# Document

PSTG - Pure Storage: Data-Driven Growth With Long Runway

2023-11-10 11:50:12 ET

Summary

  • Pure Storage specializes in all-flash storage arrays and data management solutions, offering high performance and scalability.
  • The business is transitioning to a subscription-based model, which should drive FCF improvement and growth.
  • PSTG has expanded its services while continuing to improve the quality of its primary storage services. This will contribute to accretive returns over time.
  • PSTG is trading at an NTM FCF yield of ~6%, with further scope for improvement in the medium term. We consider this an attractive entry point.

Investment thesis

Our current investment thesis is:

  • PSTG has achieved impressive growth in recent years, as businesses increasingly transition from dated infrastructure. The value proposition PSTG provides is clear, with a number of benefits including speed and cost.
  • The business has expanded its service offering, further integrating itself with the operations of its clients. With ARR growing at ~30%, we suspect margins and FCF will improve.
  • At an NTM FCF yield of ~6%, we believe PSTG is attractively priced.

Company description

Pure Storage ( PSTG ), headquartered in Mountain View, California, is a technology company specializing in data storage solutions. The company is known for its all-flash storage arrays and software-defined storage products. Pure Storage aims to deliver simple, efficient, and reliable storage solutions to enterprises and organizations.

Pure Storage

Share price

Data by YCharts

PSTG's share price has underwhelmed during the last several years relative to the wider technology sector but has matched the S&P. This is due to uncertain financial development, with an acceleration in recent years based on an improved outlook.

Financial analysis

Pure Storage Financials (Capital IQ)

Presented above is PSTG's financial performance in the last decade.

Revenue & Commercial Factors

PSTG's revenue growth has been impressive, with a CAGR of 55% during the last 10 years. This trajectory has remained strong in recent years, although slowing in recent years as the business transitions to a subscription-based model.

Business Model

PSTG specializes in providing all-flash storage arrays and related data management solutions. These solutions are designed to offer high performance, reliability, and scalability for businesses' data storage needs.

PSTG is now offering its solutions through a subscription-based model, which includes hardware, software, and services. This subscription approach aligns with the wider tech trend toward an "as-a-service" offering. The benefits of this are clear, a higher lifetime earning potential, greater certainty of future revenue generation, the ability to grow revenue through incremental price increases, and the recurring nature allowing for a focus on new customers.

# Challenge
Pick up the Pure Storage investment analysis after its last sentence and carry it forward in the same formal style.

# Dataset records
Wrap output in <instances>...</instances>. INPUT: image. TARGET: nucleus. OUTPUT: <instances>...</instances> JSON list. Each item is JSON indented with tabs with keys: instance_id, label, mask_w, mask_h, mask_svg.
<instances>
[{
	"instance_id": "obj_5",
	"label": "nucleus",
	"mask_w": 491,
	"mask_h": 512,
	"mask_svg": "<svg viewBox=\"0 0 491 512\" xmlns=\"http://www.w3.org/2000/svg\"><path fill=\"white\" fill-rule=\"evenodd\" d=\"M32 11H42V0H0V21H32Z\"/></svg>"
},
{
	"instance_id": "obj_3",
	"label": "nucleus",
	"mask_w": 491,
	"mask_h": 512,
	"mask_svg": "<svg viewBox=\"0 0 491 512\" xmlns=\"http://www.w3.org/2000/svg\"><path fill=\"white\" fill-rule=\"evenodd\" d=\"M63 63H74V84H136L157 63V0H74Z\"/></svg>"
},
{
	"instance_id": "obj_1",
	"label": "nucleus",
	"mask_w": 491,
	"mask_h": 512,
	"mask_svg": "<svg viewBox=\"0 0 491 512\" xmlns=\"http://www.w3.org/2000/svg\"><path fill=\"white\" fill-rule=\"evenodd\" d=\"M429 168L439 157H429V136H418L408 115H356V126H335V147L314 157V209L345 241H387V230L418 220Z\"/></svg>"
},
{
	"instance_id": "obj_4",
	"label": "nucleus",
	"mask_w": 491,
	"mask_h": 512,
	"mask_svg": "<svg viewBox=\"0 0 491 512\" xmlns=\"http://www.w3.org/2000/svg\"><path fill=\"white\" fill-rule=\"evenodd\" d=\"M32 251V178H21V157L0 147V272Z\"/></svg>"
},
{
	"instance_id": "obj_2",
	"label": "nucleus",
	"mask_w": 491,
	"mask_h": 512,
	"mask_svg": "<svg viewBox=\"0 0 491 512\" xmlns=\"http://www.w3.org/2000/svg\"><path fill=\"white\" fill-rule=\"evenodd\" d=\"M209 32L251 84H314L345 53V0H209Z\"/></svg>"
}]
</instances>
---
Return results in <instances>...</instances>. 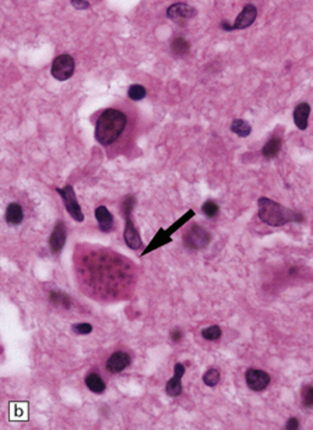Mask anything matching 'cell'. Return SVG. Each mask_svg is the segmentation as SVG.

# Final answer
In addition to storage hardware, PSTG offers software solutions for data management, data protection, and data analytics. These offerings support the development of PSTG's value proposition to consumers. Further, by deepening its relationship with clients, the business is better positioned to keep customers sticky.

Service (Pure Storage)

Further, PSTG integrates AI and machine learning capabilities into its solutions to optimize performance, predict potential issues, and automate data management tasks. With continued development in this area, PSTG's value proposition will be greatly enhanced relative to traditional infrastructure.

Finally, the company provides solutions that seamlessly integrate with cloud platforms, enabling businesses to adopt hybrid cloud strategies and manage their data across on-premises and cloud environments. This is a critical development given the monumental rise of cloud-based solutions.

Why Flash

The attractiveness of Flash is based on two primary factors that are incredibly simple. Firstly, it provides a significant improvement in speed relative to the traditional infrastructure, with reduced hardware risks (risks associated with moving parts). Secondly, the offering is provided at an attractive price point.

Management estimates that its FlashBlade//E product has a ~50% lower TCO over a six-year period relative to disk. At scale, this is a substantial saving for businesses.

Cost (Pure Storage)

Beyond this, however, there are a number of additional benefits. Management has focused its efforts on explaining the ease with which enterprises can transition to Flash, with inexpensive migration and reduced commitment required for modernization. Further, the lifespan of the technology is far longer, supporting long-term value proposition.

Financials

Q2 (Pure Storage)

PSTG posted revenue growth of 6.5% in its most recent quarter, with subscription revenue growing 24% and margins incrementally improving.

As of Q2'24, 42% of PSTG's revenue is from subscription services, increasing from 36% in Q2'23. The expectation is for this trend to broadly continue in the coming quarters. The nature of subscription accounting relative to product sales means the growth achieved will be understated on this metric.

Revenue (Pure Storage)

PSTG's ARR has grown consistently at a ~30% rate, illustrating the impressive trajectory of the business despite the softening revenue. This consistency implies the demand for PSTG's offering remains strong, regardless of economic conditions.

ARR (Pure Storage)

ARR growth has dwarfed customer growth during this period, implying PSTG has been successful with upselling customers (improving APRU). With continued innovation and data usage over time, we expect this growth rate delta to widen. With low incremental costs of providing additional services, this will contribute to margin improvement.

Customers (Pure Storage)

PSTG has achieved margin improvement in recent quarters, owing to its superior Subscription GM% relative to Product. As this becomes a larger portion of revenue, the expectation is for gradual margin appreciation. This will be compounded by subscription growth.

GPM (Pure Storage)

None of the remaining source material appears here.